Etiqueta: humor

  • Once años después, Verónica Lozano y Leo Montero reviven «AM» en Olga con archivos, anécdotas y mucho humor

    Once años después, Verónica Lozano y Leo Montero reviven «AM» en Olga con archivos, anécdotas y mucho humor

    Once años después, Verónica Lozano y Leo Montero reviven «AM» en Olga con archivos, anécdotas y mucho humor

    Hubo una época en la que las mañanas de la televisión argentina se caracterizaban por su música enérgica, mucho humor, móviles insólitos y una dupla de conductores que parecía divertirse tanto como el público.
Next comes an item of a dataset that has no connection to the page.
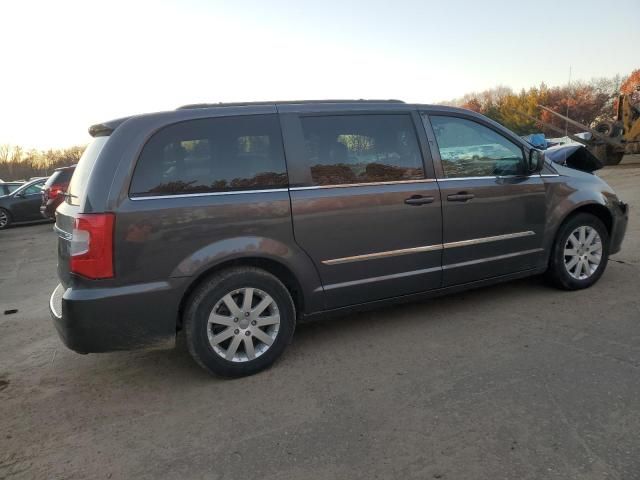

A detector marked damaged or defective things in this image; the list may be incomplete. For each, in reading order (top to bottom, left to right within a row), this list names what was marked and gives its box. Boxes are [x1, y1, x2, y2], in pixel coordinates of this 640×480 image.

damaged vehicle [47, 101, 628, 376]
Esa fórmula fue la de *AM*, el magazine matutino que durante una década condujeron Verónica Lozano y Leo Montero en Telefe, y que marcó a toda una generación de televidentes.
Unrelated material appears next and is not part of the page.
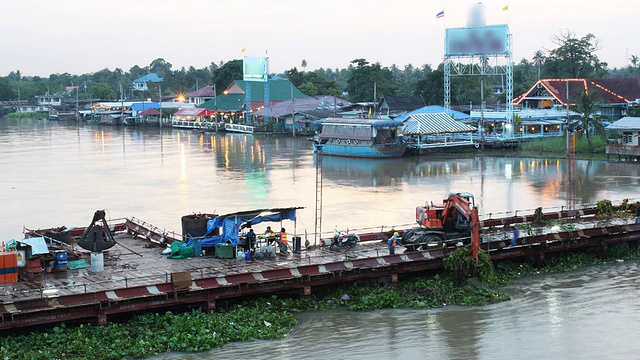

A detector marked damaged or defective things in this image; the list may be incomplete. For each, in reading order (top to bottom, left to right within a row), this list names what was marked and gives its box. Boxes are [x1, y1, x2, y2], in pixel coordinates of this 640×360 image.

rusty metal barge deck [1, 211, 640, 332]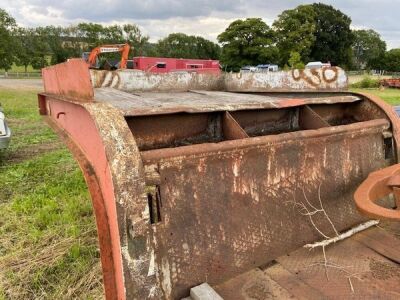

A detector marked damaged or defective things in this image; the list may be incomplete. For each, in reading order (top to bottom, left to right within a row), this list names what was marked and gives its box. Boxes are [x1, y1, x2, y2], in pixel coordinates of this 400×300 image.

rusty metal bucket [38, 59, 400, 298]
corroded steel [39, 59, 400, 300]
    Ahora, once años después de su despedida en diciembre de 2015, la dupla volvió a compartir la conducción en *Sería Increíble*, el programa de Olga que esta semana los tiene como reemplazo de Nati Jota durante su cobertura del Mundial 2026. Aunque se trata de un formato distinto, la química entre ellos sigue intacta.
    Desde el primer minuto quedó claro que el objetivo era recuperar el espíritu de aquellas mañanas, con bromas constantes y el histórico saludo de Leo: «¿Cómo les va muchachos?», a lo que Verónica respondía con un enérgico ¡Bien! Esta vez, desde el estudio y a través del chat de YouTube, miles de usuarios se sumaron con mensajes cargados de nostalgia.
    El cariño entre ambos sigue siendo evidente. Aunque ya no se ven con la frecuencia de aquellos años de convivencia diaria, mantienen la complicidad que convirtió a la dupla en una de las más queridas de la televisión argentina.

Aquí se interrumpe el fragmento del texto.